Records from a spatial question set:
□ □ □ □ □ □ □

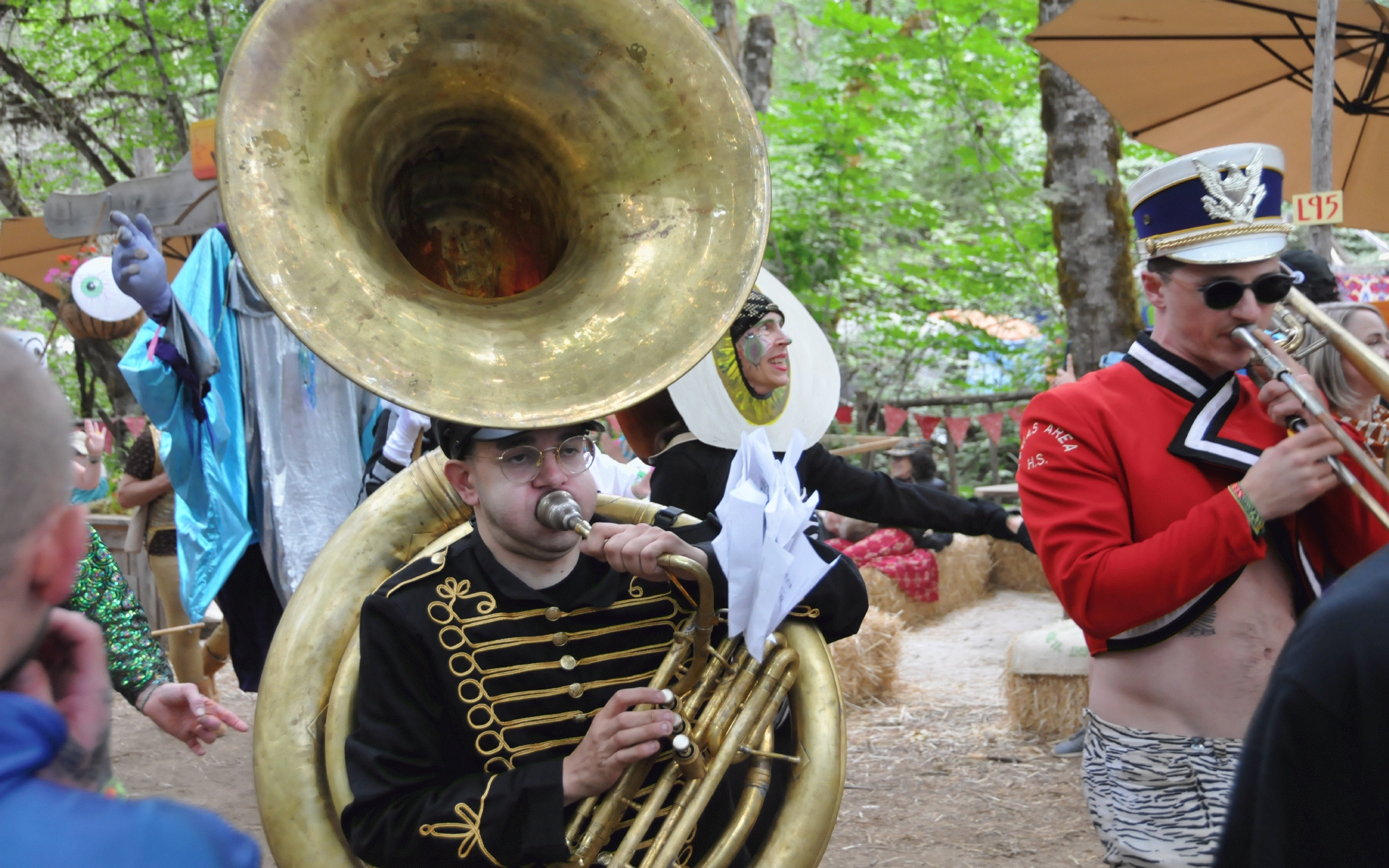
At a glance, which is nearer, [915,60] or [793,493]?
[793,493]

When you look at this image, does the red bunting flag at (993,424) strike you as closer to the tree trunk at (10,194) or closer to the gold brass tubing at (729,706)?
the gold brass tubing at (729,706)

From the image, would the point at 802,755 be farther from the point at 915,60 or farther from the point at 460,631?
the point at 915,60

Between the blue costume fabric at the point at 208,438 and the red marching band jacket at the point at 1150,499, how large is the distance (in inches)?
107

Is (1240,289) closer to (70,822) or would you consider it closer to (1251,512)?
(1251,512)

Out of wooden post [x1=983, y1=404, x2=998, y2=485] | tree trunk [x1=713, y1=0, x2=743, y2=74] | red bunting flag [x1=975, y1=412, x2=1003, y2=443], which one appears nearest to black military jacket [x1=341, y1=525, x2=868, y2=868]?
tree trunk [x1=713, y1=0, x2=743, y2=74]

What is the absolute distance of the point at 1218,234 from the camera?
179cm

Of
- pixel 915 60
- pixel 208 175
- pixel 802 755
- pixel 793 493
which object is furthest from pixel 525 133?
pixel 915 60

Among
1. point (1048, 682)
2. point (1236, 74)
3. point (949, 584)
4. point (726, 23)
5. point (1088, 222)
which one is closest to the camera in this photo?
point (1048, 682)

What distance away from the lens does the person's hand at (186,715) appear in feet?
6.57

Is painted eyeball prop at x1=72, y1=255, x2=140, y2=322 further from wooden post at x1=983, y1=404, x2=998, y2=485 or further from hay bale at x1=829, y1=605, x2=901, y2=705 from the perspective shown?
wooden post at x1=983, y1=404, x2=998, y2=485

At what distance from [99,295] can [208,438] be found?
1.80 metres

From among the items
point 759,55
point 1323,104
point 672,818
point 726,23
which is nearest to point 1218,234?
point 672,818

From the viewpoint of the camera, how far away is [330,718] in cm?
197

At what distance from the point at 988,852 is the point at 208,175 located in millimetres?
4644
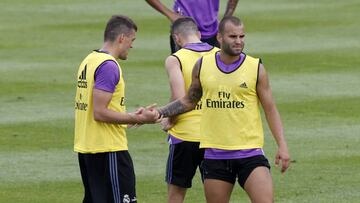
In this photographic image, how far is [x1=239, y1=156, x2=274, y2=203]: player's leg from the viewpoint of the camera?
10.1 m

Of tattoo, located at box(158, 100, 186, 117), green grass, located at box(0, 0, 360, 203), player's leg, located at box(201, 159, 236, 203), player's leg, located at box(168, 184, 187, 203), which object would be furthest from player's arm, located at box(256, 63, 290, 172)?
green grass, located at box(0, 0, 360, 203)

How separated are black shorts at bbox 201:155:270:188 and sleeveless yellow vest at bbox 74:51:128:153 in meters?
0.81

□ □ □ □ □ □ □

AIM: Reproduce every line of the material above verbatim, omitting the pictures from your answer.

EXERCISE RESULT:
At a glance, which is nearer, [915,60] or [793,493]?
[793,493]

When you look at this image, does the red bunting flag at (993,424) strike you as closer to the tree trunk at (10,194) or closer to the gold brass tubing at (729,706)?
the gold brass tubing at (729,706)

From the image, would the point at 802,755 be farther from the point at 915,60 or farther from the point at 460,631?
the point at 915,60

Between the blue costume fabric at the point at 208,438 and the red marching band jacket at the point at 1150,499, how large is the distance (in inches)?
107

Is (1240,289) closer to (70,822) or would you consider it closer to (1251,512)?
(1251,512)

Out of wooden post [x1=983, y1=404, x2=998, y2=485] | tree trunk [x1=713, y1=0, x2=743, y2=74] | red bunting flag [x1=975, y1=412, x2=1003, y2=443], which one appears nearest to black military jacket [x1=341, y1=525, x2=868, y2=868]?
tree trunk [x1=713, y1=0, x2=743, y2=74]

What is the absolute distance of the point at 1218,234 from the camera?
179cm

Of
- pixel 915 60
- pixel 208 175
- pixel 802 755
- pixel 793 493
which object is furthest from pixel 525 133?
pixel 915 60

Among
1. point (1048, 682)
2. point (1236, 74)
3. point (949, 584)
4. point (726, 23)
5. point (1088, 222)
which one is closest to the camera in this photo?
point (1048, 682)

What distance away from the lens does the person's hand at (186,715) appear in feet?
6.57

Is painted eyeball prop at x1=72, y1=255, x2=140, y2=322 further from wooden post at x1=983, y1=404, x2=998, y2=485 or further from hay bale at x1=829, y1=605, x2=901, y2=705 from the perspective shown?
wooden post at x1=983, y1=404, x2=998, y2=485

At what distance from [99,295] can [208,438] be found?
1.80 metres

From among the items
point 759,55
point 1323,104
point 672,818
point 726,23
which is nearest to point 1218,234?
point 672,818

From the viewpoint of the camera, how far away is [330,718] in cm?
197

At what distance from the point at 988,852 is the point at 208,175 located in millimetres?
4644
In this photographic image, how far is [x1=239, y1=156, x2=274, y2=203]: player's leg from the viewpoint of the camera?
10.1 m

Of tattoo, located at box(158, 100, 186, 117), green grass, located at box(0, 0, 360, 203), player's leg, located at box(201, 159, 236, 203), player's leg, located at box(168, 184, 187, 203), which object would be furthest from player's arm, located at box(256, 63, 290, 172)?
green grass, located at box(0, 0, 360, 203)

How separated are black shorts at bbox 201:155:270:188 and sleeveless yellow vest at bbox 74:51:128:153 in meters?
0.81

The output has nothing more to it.